Overview

Study Assessing the Feasibility of a Surgery and Chemotherapy-Only in Children With Wnt Positive Medulloblastoma

Status:
Terminated

Trial end date:
2018-11-09

Target enrollment:
0

Participant gender:
All

Summary

Participants enrolling on this study will receive standard of care chemotherapy for Wnt positive medulloblastoma without the radiation therapy or the weekly chemotherapy that is given during radiation therapy.

Phase:

Early Phase 1

Accepts Healthy Volunteers?

Details

Lead Sponsor:

Sidney Kimmel Comprehensive Cancer Center
Sidney Kimmel Comprehensive Cancer Center at Johns Hopkins

Collaborator:

Matthew Larson Foundation

Treatments:

Cisplatin
Cyclophosphamide
Lomustine
Mesna
Vincristine

Criteria

Inclusion Criteria:

- Participants must have classical histology posterior fossa medulloblastoma as
determined by institutional neuro-pathological evaluation.

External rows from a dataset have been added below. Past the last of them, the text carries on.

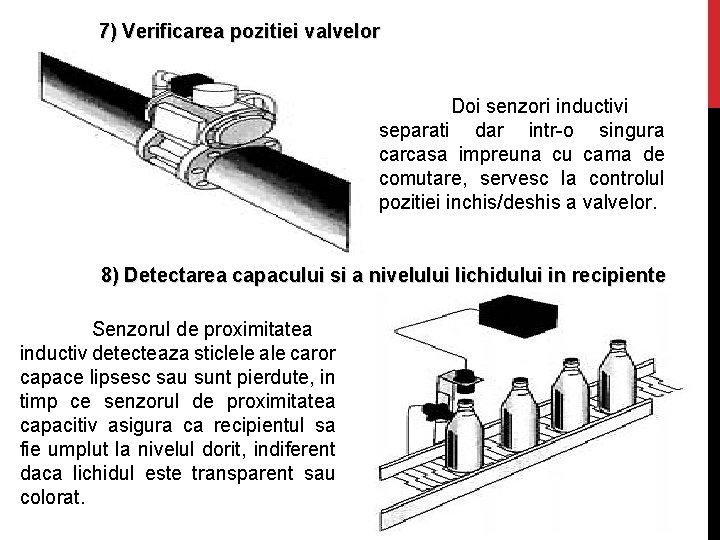 7) Verificarea pozitiei valvelor

Doi senzori inductivi separati dar intr-o singura carcasa impreuna cu cama de comutare, servesc la controlul pozitiei inchis/deshis a valvelor.

8) Detectarea capacului si a nivelului lichidului in recipiente

Senzorul de proximitatea inductiv detecteaza sticlele ale caror capace lipsesc sau sunt pierdute, in timp ce senzorul de proximitatea capacitiv asigura ca recipientul sa fie umplut la nivelul dorit, indiferent daca lichidul este transparent sau colorat.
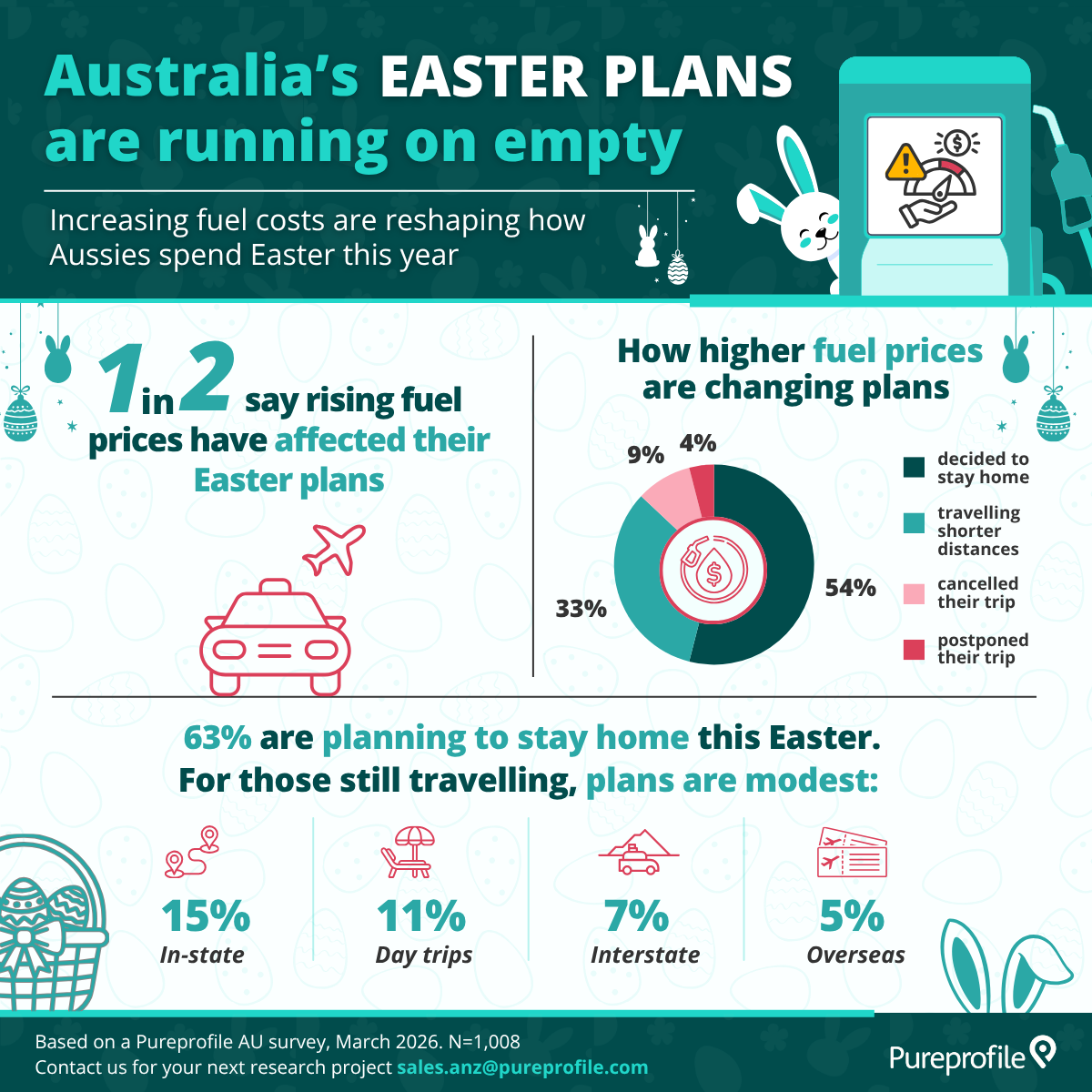 Australia's EASTER PLANS are running on empty

Increasing fuel costs are reshaping how Aussies spend Easter this year

1 in 2 say rising fuel prices have affected their Easter plans

How higher fuel prices are changing plans

9%
4%
54%
33%

decided to stay home
travelling shorter distances
cancelled their trip
postponed their trip

63% are planning to stay home this Easter. For those still travelling, plans are modest:

15%
In-state

11%
Day trips

7%
Interstate

5%
Overseas

Based on a Pureprofile AU survey, March 2026. N=1,008
Contact us for your next research project sales.anz@pureprofile.com

Pureprofile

- Sufficient pathologic material must be available for central analysis and review

- Tumors will be deemed Wnt positive if, at the time of central analysis, there is:

- Monosomy 6 as determined by array CGH

- Gene transcript detection by NanoString supporting Wnt+ medulloblastoma

- Absence of large-cell, anaplastic histology

- Nuclear b-catenin IHC will be determined, but not required for the diagnosis

- Absence of residual or disseminated disease as defined by the following criteria:
Minimal residual disease as determined by post-operative imaging preferably performed
within 48 hours of resection (and at most 28 days post-surgery), i.e. gross total
resection or residual disease of <1.5cm2 on post-operative imaging.

No evidence of metastatic disease in the brain, spine or cerebral spinal fluid (CSF).
Assessments must include MRI imaging of the brain and spine with and without contrast and a
lumbar puncture for CSF cytology

- Diagnostic imaging (pre and post contrast) must be forwarded to Dana-Farber Cancer
Institute (DFCI) for central review to confirm eligibility

- Patients must not have had any radiation therapy or chemotherapy for medulloblastoma
prior to study enrollment

- Patients must have a Lansky performance status of >/=30 for children age or a Karnofsky performance status of > 30 for children > 10 years of age.

- Participants must have normal organ and marrow function as defined below:

- Hemoglobin greater than 10 g/dL (can be transfused). Hemoglobin <10 g/dL due to
operative blood loss is permitted.

- Absolute neutrophil count > 1.0x109/L

- Platelets > 100,000/uL (non-transfused)

- Total bilirubin <1.5 x upper limit normal

- SGOT (AST) or SGPT (ALT) <2.5 x upper limit normal (ULN) for age

- Creatinine clearance or radioisotope GFR >70 ml/min/1.73m2 or normal serum creatinine
for patient's age and gender

- All females of child-bearing age must have a negative pregnancy test before being
enrolled on study. All patients of child-bearing age must practice an effective method
of birth control whilst undergoing chemotherapy on study.

- No history of allergic reactions attributed to compounds of similar chemical or
biologic composition to cisplatin, lomustine, vincristine or cyclophosphamide.